Above all, teamwork allows small licensed farms to survive alongside big corporate operations and the still-thriving illegal market, according to Cara Cordoni, a member of Cooperation Humboldt’s core team.

Green Thumb Industries, one of the largest cannabis businesses in the United States, runs 50 dispensaries but has the licensing capacity to open 96 retail locations across 12 states. The cannabis giant ended the Sept. 3, 2021 quarter with $286 million in cash, according to its financial reports. 

Cordoni said this type of competition in today’s market is simply too much for small farmers. 

“I don’t see any other way except figuring out: How do we pull together so we can do collective marketing or cooperative marketing? Can we do cooperative sales?” Cordoni added that banding together is the only way to ensure small farmers don’t get “wiped out” when pitted against “predatory capitalism.”

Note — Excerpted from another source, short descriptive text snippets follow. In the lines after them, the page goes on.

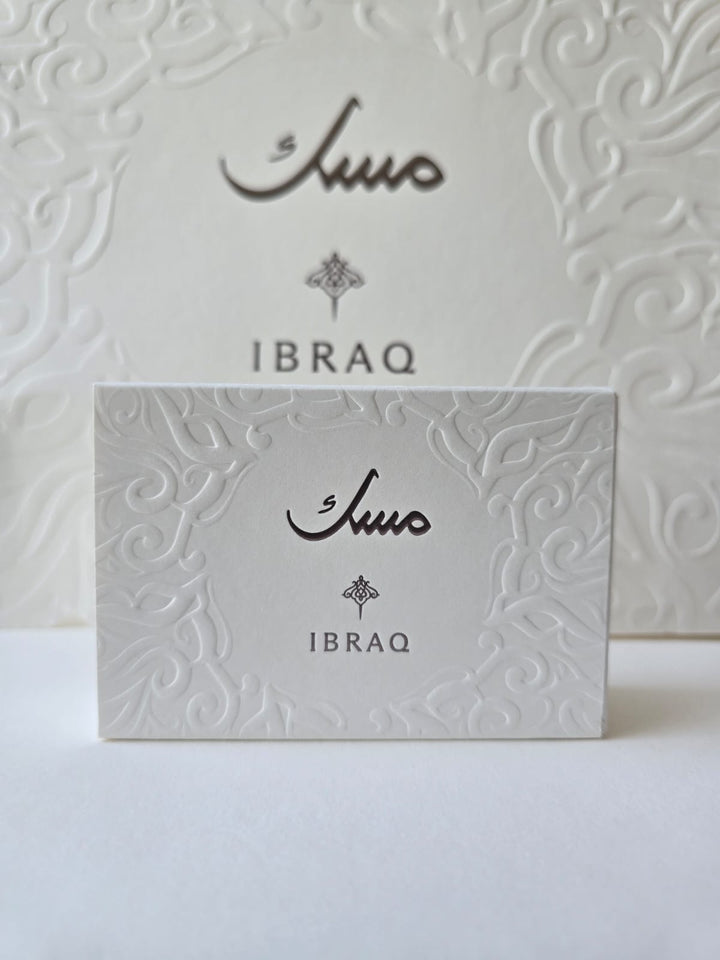 Ibrahim Al-Qurashi Set Mini Musk 3*10 ml | ابراهيم القرشي  مجموعة ميني مسك - 3*10 مل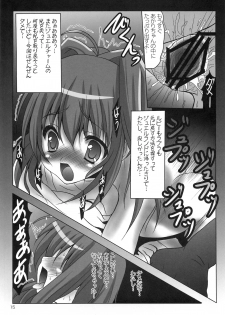 (C79) [SHINING (Shaian)] Akari Yami Jugyou (Jewelpet Twinkle) - page 14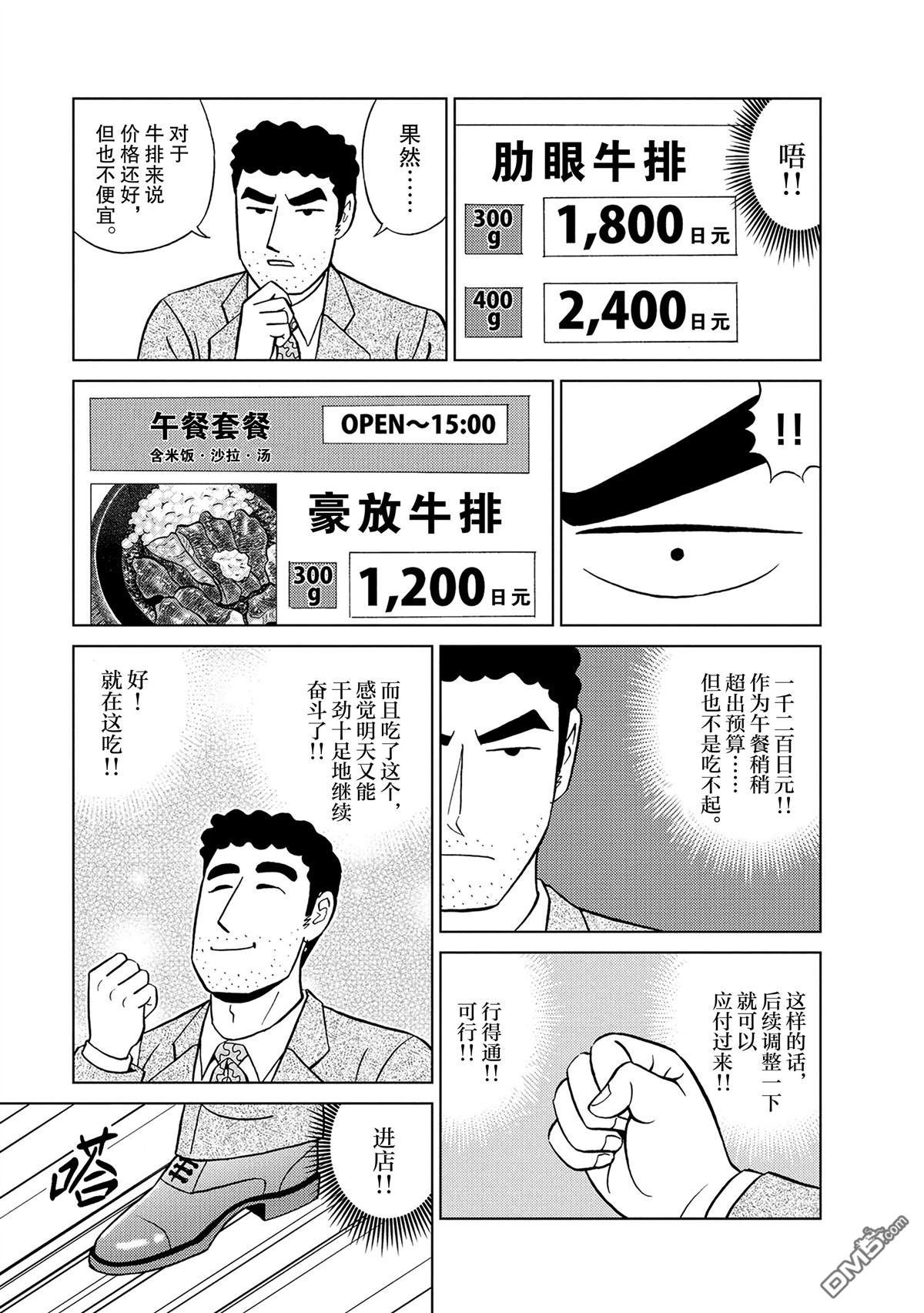 野原廣志的午餐流派 - 第4話 - 3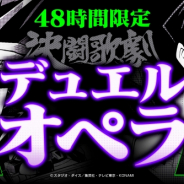 KONAMI、『遊☆戯☆王』シリーズのキャスト陣による決闘歌劇「デュエルオペラ」を「ジャンプフェスタ2021ONLINE」で実施
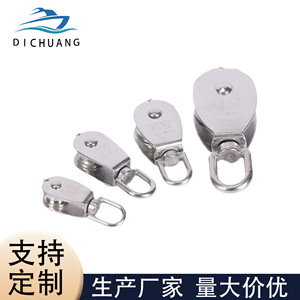 Polea de Acero Inoxidable de Ranura Única de 12, 28, 50 mm para Elevación en Construcción - Product Image 2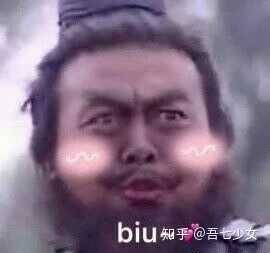 有没有什么猛男该用的头像?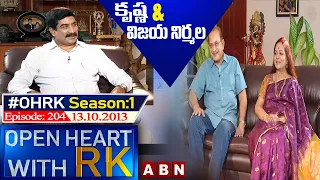 Krishna And Vijaya Nirmala Open Heart With RK | Season:1 - Episode:204 | 13.10.2013 | #OHRK​​​​​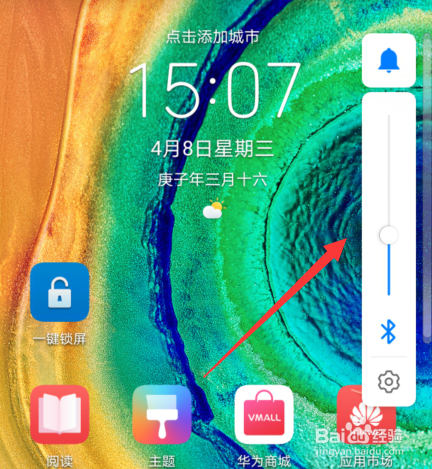 华为耳机freebuds3没声音怎么办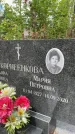 Захоронение ID 3575414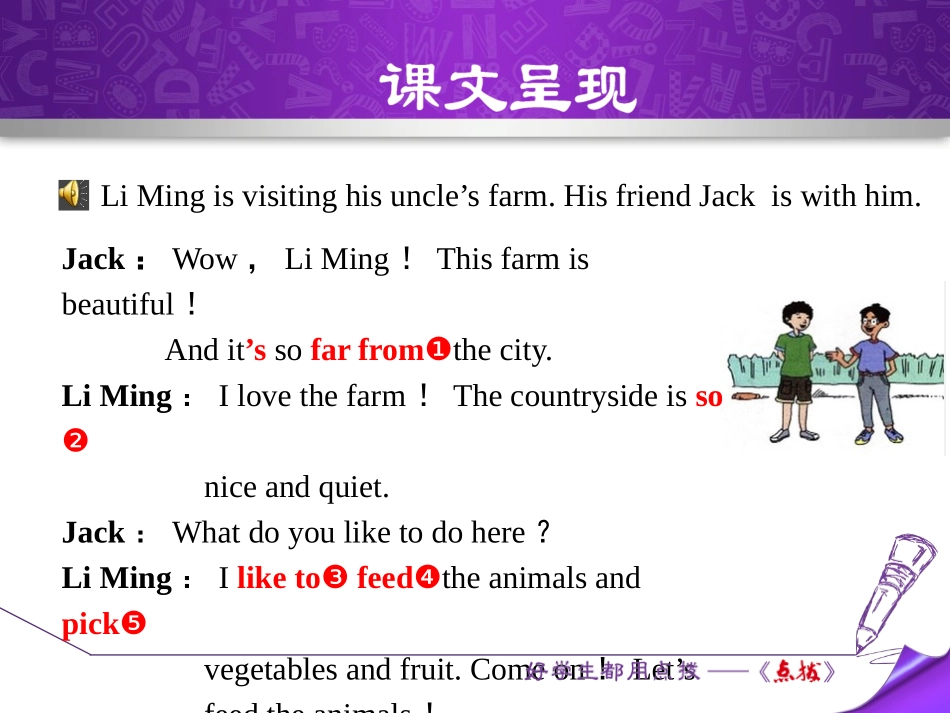 《On the Farm》Let's Go! PPT课件_第3页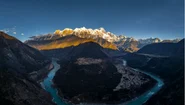 baraj china tibet profimedia jpg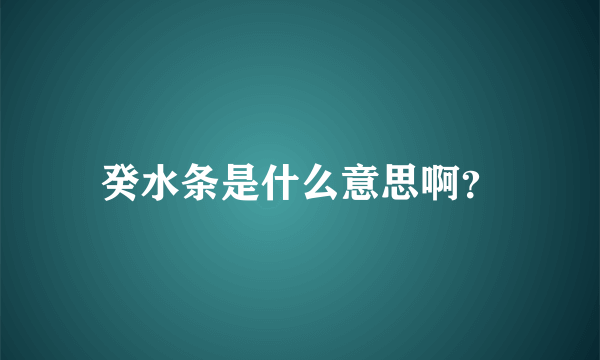 癸水条是什么意思啊？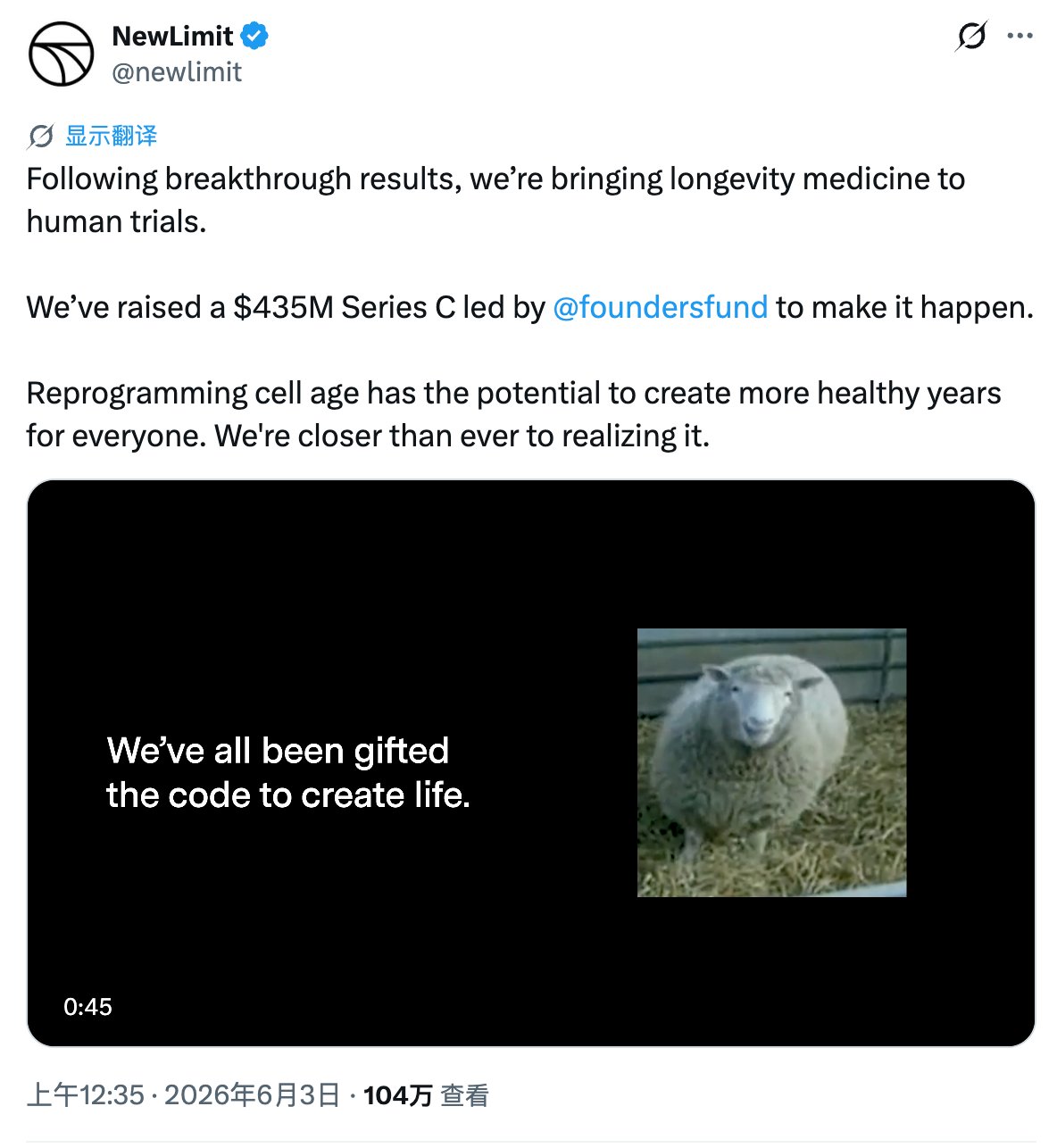 Coinbase founder is going to research immortality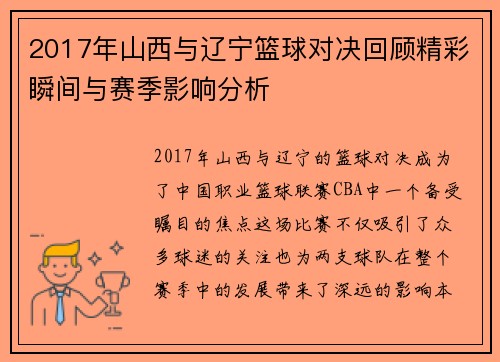 2017年山西与辽宁篮球对决回顾精彩瞬间与赛季影响分析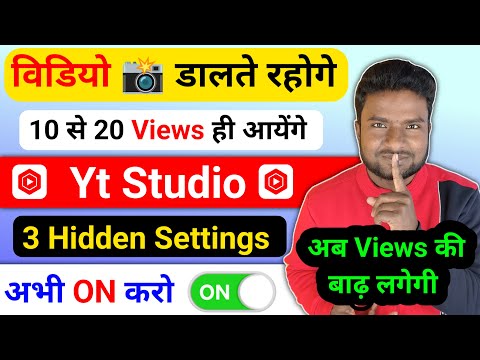 10-20 Views आता है😭| अपने Yt Studio में 3 Hidden सेटिंग को ON करो |how to increase views on youtube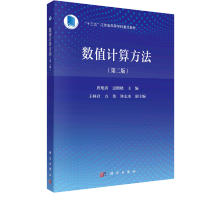 ��(sh��)ֵӋ(j��)�㷽�����ڶ��棩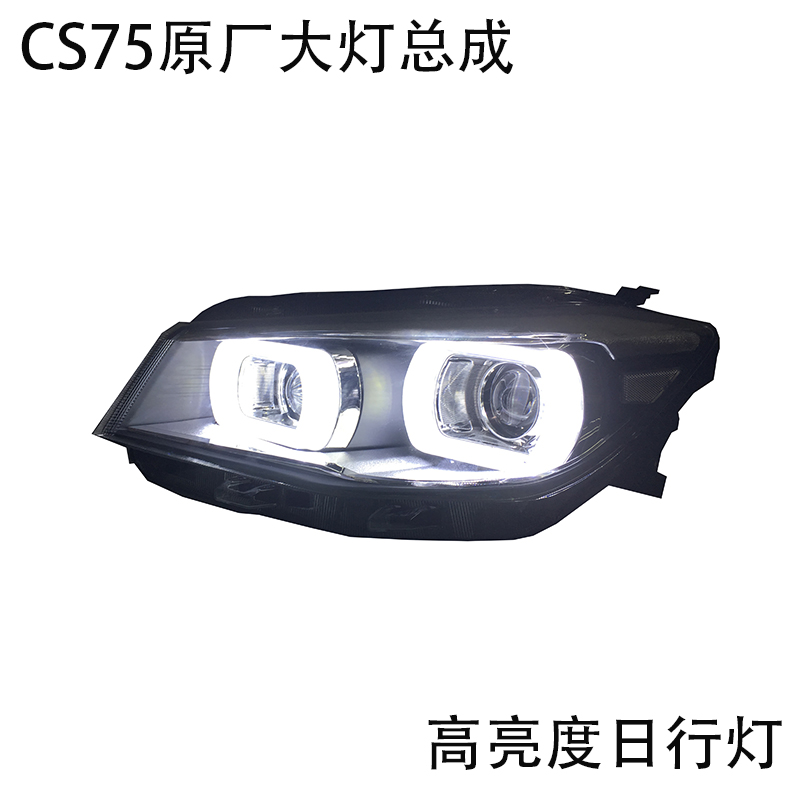 長安CS75大燈總成 Q5雙光透鏡一體化氙氣大燈 LED日間行車燈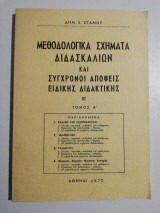 Μεθοδολογικα σχήματα διδασκαλιων και σύγχρονοι απόψεις ειδικής διδακτικής τόμος Α'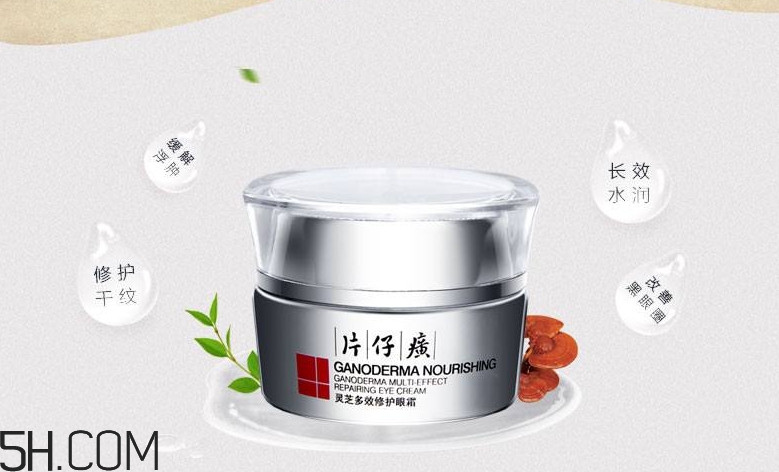 片仔癀靈芝修護(hù)眼霜好用嗎？片仔癀靈芝修護(hù)眼霜多少錢？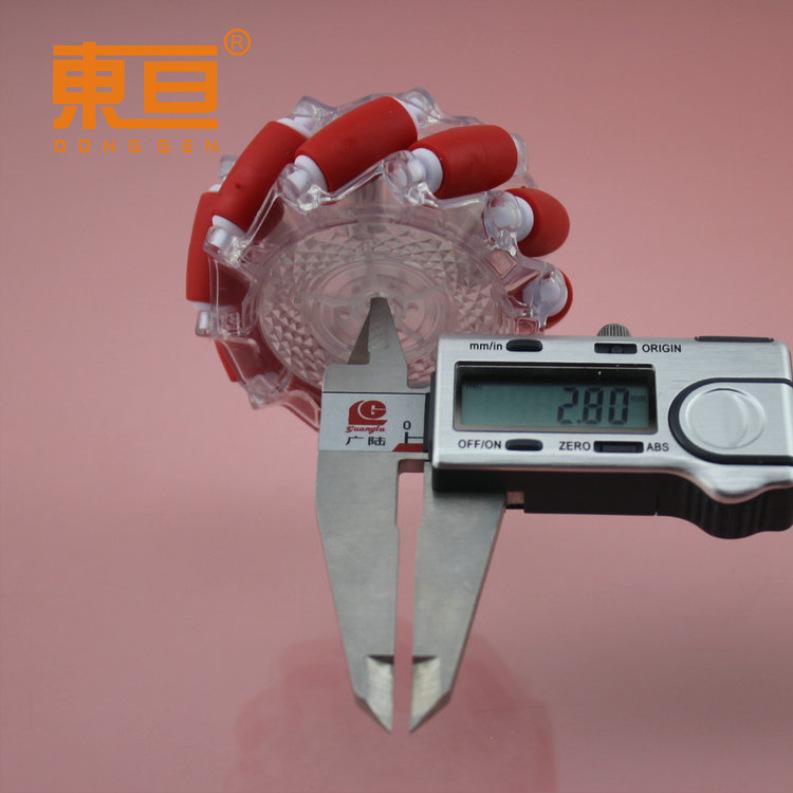 MKNM687明红8.png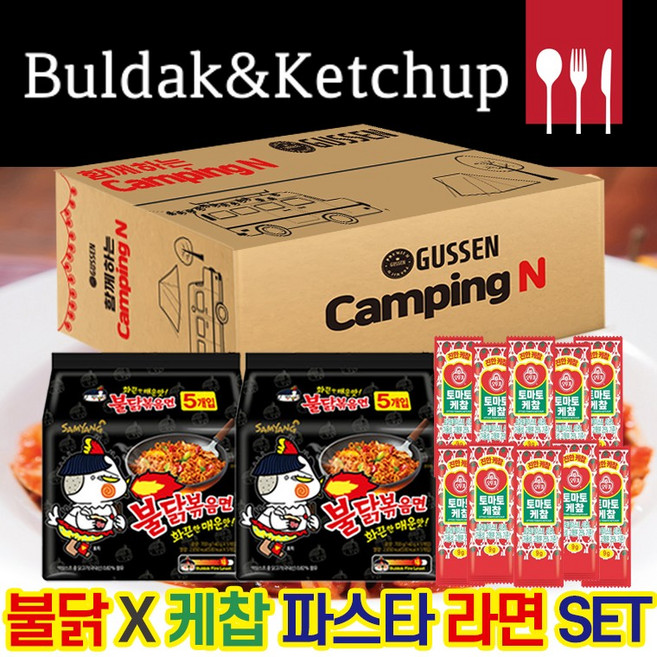 ZaZa [불닭케찹 파스타라면] 삼양 불닭볶음면+케찹, 10개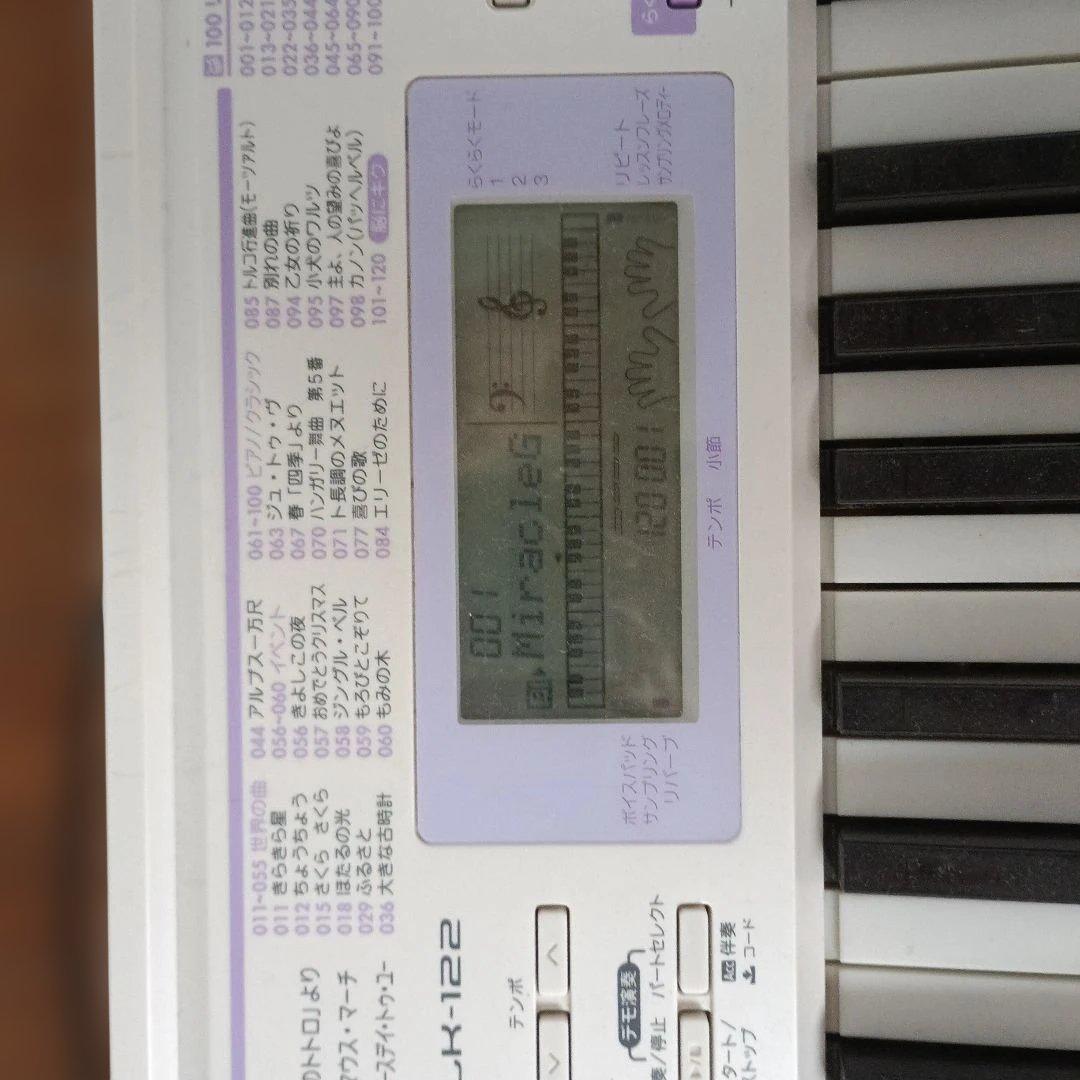 CASIO LK-122 ホワイト キーボード　手渡し割引あり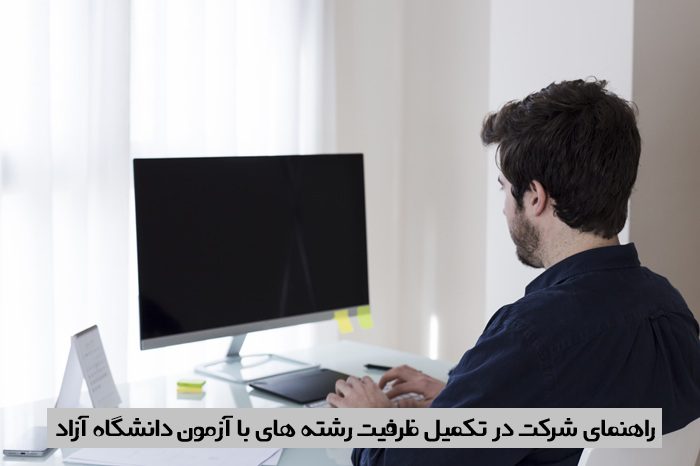 تکمیل ظرفیت رشته های با ازمون دانشگاه ازاد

“People are getting desperate and seeing, ‘I can’t do this all alone,’” she said.

In a survey with 82 respondents, Cooperation Humboldt and the Center for the Study of Cannabis and Social Policy found more than 85 percent of cannabis farmers across Humboldt, Trinity and Mendocino were interested in cooperative business as a way to reduce the burden of high production costs, low prices expected by consumers and an inaccessible market.  

Barber saw the cultural and financial benefits of small farms working together early on and founded Uplift, one of the first cannabis-friendly co-ops, after Proposition 64 legalized recreational cannabis for adults 21 and older. Uplift lowered insurance, bookkeeping and branding costs for local cannabis businesses, but that success did not come without a series of setbacks. Barber, who initially reached out to see how Cooperation Humboldt could help train new co-op members, is now one of many local experts advising the organization as it crafts the curriculum for farmers. 

Barber’s biggest hurdle in creating a co-op was deciding which type of co-op to form. After launching Uplift as a cannabis cooperative, he re-established Uplift as an agricultural co-op due to rigid land-use restrictions placed on those who form cannabis cooperatives. 

Cannabis cooperatives cannot operate on more than a combined four acres of land, making it nearly impossible for a group of small farms in Humboldt to band together and compete with a large-scale operation holding multiple licenses. 

The California Department of Food and Agriculture once championed a one-acre cap on cannabis farms but this cap was scrapped, allowing individual growers to stack licenses to grow cannabis on larger amounts of land. Not enforcing an acre limit saturated the market with more cannabis than could be sold. Meanwhile, co-ops can still only operate on a combined four acres of land. This made it all the more difficult for small farmers to get ahead. 

“Those acreage caps essentially made cannabis cooperatives irrelevant and not useful,” said Nicole Riggs, with the Center for the Study of Cannabis and Social Policy. “Unfortunately for farmers, that means that we’re looking at alternatives.” 

Riggs said those alternatives can include working with trade organizations like Origins Council, or Humboldt County Growers Alliance to lobby for changes or removal of co-op acreage caps or seeking out alternatives to forming cannabis cooperatives, like forming agricultural or marketing cooperatives that support production. The research is ongoing to see what the cannabis community needs, she said.  

Shawn Cherry of Cherry Valley Farms, a cannabis farmer who is a member of Cooperation Humboldt’s first Cooperative Cannabis Economy group, hopes it will help the participating cultivators create their own brand as a collective and decide which type of cooperative entity to form. 

“I’m really excited about having a roadmap for our group,” Cherry said. “Hopefully, we’ll be moving into some type of packaged product or viable market products to showcase to our region this year, if not next.”

Barber hopes Cooperation Humboldt’s program keeps small farmers from being confused about which entity to form like he was during Uplift’s infancy. 

“I’d love to help people not make those kinds of mistakes so that they can be more successful,” Barber said. “I want there to be more co-ops. I want my farther out neighbors to succeed as small farms and I want them to be forming cooperatives to do so.”